EXTRACTED TEXT:
● ● ● ● ●
The Company expects it will require additional capital to sustain its operations and make the investments it needs to execute its strategic plan, including the commercialization of Triferic (dialysate) and Triferic AVNU in dialysis, generating additional data for Triferic in dialysis, developing FPC for iron deficiency anemia in patients undergoing home infusion and for progressing our pipeline development program of new indications for its FPC platform. If the Company is unable to generate sufficient revenue from sales of its commercial products and from partnerships, the Company will need to obtain additional equity or debt financing. If the Company attempts to obtain additional debt or equity financing, the Company cannot assume that such financing will be available on favorable terms, if at all.

In addition, the Company is subject to certain covenants and cure provisions under its Loan Agreement with Innovatus. As of the date of this report, the Company is in compliance with all covenants. (See Note 15 for further detail).

The COVID-19 pandemic and resulting domestic and global disruptions have adversely affected Rockwell's business and operations, including, but not limited to, our sales and marketing efforts, research and development activities, and the operations of third parties upon whom the Company relies. Quarantines, shelter-in-place, executive and similar government orders and the recent surge in infections domestically may continue to negatively impact Rockwell's sales and marketing activities, particularly if its sales representatives are unable to interact with current and potential customers to the same extent as before onset of the COVID-19 pandemic. The Company's international business development activities may also continue to be negatively impacted by COVID-19, especially with the recent surge in infections internationally, ongoing international travel restrictions and quarantines or shelter-in-place orders.

The COVID-19 pandemic, the domestic and international surge in infections and resulting global disruptions have caused significant volatility in financial and credit markets. Rockwell has utilized a range of financing methods to fund its operations in the past; however, current conditions in the financial and credit markets may limit the availability of funding,
refinancing or increase the cost of funding. Due to the rapidly evolving nature of the global situation, it is not possible to predict the extent to which these conditions could adversely affect the Company's liquidity and capital resources in the future.
● ● ● ● ●
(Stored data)
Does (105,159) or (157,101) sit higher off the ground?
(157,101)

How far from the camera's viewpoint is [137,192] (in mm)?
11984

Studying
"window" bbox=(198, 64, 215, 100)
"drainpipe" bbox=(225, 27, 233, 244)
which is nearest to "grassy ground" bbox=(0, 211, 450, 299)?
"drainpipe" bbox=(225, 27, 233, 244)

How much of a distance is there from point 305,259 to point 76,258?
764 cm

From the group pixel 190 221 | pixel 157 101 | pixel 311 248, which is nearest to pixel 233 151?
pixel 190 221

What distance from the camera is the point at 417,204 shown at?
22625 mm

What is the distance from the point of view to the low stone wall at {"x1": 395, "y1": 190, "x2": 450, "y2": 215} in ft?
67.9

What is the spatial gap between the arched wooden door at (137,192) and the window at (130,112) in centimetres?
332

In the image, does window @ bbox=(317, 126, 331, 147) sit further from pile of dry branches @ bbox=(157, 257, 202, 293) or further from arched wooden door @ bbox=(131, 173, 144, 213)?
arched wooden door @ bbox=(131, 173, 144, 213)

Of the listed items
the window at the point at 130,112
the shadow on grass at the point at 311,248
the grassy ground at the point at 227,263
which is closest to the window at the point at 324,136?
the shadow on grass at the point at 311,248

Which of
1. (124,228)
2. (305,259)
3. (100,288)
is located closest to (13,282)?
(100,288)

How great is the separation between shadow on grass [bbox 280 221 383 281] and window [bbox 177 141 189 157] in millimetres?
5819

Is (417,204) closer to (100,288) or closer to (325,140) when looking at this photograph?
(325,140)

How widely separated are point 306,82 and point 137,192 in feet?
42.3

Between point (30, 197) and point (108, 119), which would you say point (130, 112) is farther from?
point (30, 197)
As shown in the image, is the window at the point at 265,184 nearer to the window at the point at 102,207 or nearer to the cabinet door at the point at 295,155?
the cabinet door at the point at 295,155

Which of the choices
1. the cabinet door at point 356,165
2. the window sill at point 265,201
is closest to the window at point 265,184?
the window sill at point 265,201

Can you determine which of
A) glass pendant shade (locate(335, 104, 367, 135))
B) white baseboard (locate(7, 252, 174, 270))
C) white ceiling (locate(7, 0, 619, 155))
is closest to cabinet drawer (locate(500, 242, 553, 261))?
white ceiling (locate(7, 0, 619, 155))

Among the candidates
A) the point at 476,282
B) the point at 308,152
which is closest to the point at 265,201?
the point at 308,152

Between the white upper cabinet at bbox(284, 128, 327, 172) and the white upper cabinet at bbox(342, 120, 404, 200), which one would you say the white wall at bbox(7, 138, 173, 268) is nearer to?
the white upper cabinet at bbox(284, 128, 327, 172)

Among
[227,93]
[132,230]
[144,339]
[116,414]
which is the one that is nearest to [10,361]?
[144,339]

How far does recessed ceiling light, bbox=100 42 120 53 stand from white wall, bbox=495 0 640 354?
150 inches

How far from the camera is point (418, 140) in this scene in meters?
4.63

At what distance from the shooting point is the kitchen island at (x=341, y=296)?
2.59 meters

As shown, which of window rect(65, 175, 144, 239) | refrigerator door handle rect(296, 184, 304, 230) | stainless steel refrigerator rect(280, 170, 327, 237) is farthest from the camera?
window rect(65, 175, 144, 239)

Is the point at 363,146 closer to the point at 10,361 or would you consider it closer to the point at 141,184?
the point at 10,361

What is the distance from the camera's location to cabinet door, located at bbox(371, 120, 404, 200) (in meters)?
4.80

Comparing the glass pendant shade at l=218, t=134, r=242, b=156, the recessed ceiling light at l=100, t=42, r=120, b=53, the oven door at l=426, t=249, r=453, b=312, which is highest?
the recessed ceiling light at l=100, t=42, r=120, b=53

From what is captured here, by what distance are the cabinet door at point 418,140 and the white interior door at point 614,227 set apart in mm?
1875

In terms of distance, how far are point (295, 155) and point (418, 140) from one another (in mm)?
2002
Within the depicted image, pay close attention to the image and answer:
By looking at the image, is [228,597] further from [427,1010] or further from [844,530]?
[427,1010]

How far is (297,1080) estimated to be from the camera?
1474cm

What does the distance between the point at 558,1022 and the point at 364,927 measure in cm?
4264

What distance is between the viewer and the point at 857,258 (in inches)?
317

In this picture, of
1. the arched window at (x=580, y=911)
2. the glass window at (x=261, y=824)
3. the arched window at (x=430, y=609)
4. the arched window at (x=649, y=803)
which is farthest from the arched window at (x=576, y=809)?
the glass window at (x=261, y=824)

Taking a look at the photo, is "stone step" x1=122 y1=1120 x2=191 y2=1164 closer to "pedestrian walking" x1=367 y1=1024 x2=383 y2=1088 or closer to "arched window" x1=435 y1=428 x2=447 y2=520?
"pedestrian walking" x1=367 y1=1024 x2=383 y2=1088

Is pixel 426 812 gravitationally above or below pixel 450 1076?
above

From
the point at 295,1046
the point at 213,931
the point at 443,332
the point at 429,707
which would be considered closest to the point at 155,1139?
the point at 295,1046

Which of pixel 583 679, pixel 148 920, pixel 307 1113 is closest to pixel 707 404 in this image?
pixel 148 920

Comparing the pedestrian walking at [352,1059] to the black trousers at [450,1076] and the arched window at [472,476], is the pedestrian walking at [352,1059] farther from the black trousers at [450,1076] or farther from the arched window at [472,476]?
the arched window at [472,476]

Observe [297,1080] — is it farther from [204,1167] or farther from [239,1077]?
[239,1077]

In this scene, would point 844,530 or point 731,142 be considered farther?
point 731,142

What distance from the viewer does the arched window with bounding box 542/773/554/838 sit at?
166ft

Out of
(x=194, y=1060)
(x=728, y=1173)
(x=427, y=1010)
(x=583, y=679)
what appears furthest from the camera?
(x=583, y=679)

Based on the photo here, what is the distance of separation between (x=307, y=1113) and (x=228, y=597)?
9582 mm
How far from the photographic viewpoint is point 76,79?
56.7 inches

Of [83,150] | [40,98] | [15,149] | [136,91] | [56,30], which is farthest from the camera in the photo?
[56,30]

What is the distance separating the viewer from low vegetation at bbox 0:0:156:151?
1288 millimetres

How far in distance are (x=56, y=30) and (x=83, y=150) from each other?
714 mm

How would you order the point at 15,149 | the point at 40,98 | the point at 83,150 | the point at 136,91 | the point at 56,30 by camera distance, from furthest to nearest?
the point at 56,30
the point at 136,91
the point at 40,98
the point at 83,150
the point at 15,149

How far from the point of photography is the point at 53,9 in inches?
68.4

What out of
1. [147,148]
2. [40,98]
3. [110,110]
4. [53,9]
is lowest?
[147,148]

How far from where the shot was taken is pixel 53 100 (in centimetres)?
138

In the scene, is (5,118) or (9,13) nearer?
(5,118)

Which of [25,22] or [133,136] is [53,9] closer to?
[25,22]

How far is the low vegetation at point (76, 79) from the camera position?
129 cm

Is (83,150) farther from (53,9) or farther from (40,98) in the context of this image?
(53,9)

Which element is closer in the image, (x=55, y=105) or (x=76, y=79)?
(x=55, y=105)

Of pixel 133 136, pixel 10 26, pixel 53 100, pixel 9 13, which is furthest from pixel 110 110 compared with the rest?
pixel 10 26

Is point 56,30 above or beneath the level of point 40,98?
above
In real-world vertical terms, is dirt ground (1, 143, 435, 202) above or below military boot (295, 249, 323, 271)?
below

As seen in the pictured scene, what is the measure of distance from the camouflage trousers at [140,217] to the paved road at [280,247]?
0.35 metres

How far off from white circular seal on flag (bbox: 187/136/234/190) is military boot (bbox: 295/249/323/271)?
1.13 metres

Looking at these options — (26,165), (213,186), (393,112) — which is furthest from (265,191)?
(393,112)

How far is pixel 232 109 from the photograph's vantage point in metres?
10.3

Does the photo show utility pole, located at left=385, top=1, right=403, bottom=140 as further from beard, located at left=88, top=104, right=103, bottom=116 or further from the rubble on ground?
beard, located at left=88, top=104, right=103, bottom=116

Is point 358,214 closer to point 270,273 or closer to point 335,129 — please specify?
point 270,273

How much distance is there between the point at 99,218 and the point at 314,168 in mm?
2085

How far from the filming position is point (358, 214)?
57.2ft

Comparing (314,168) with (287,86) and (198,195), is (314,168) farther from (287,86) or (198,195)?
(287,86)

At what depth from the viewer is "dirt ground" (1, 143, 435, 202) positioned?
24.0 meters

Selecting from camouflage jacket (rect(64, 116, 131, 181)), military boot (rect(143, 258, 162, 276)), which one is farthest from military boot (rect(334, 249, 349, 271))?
● ● ● ● ●
TASK REQUIREMENTS: In the passage on the Company's capital needs, rewrite the part from "In addition, the" to "for further detail).", switching "Innovatus" to "its lender".

EXERCISE RESPONSE:
In addition, the Company is subject to certain covenants and cure provisions under its Loan Agreement with its lender. As of the date of this report, the Company is in compliance with all covenants. (See Note 15 for further detail).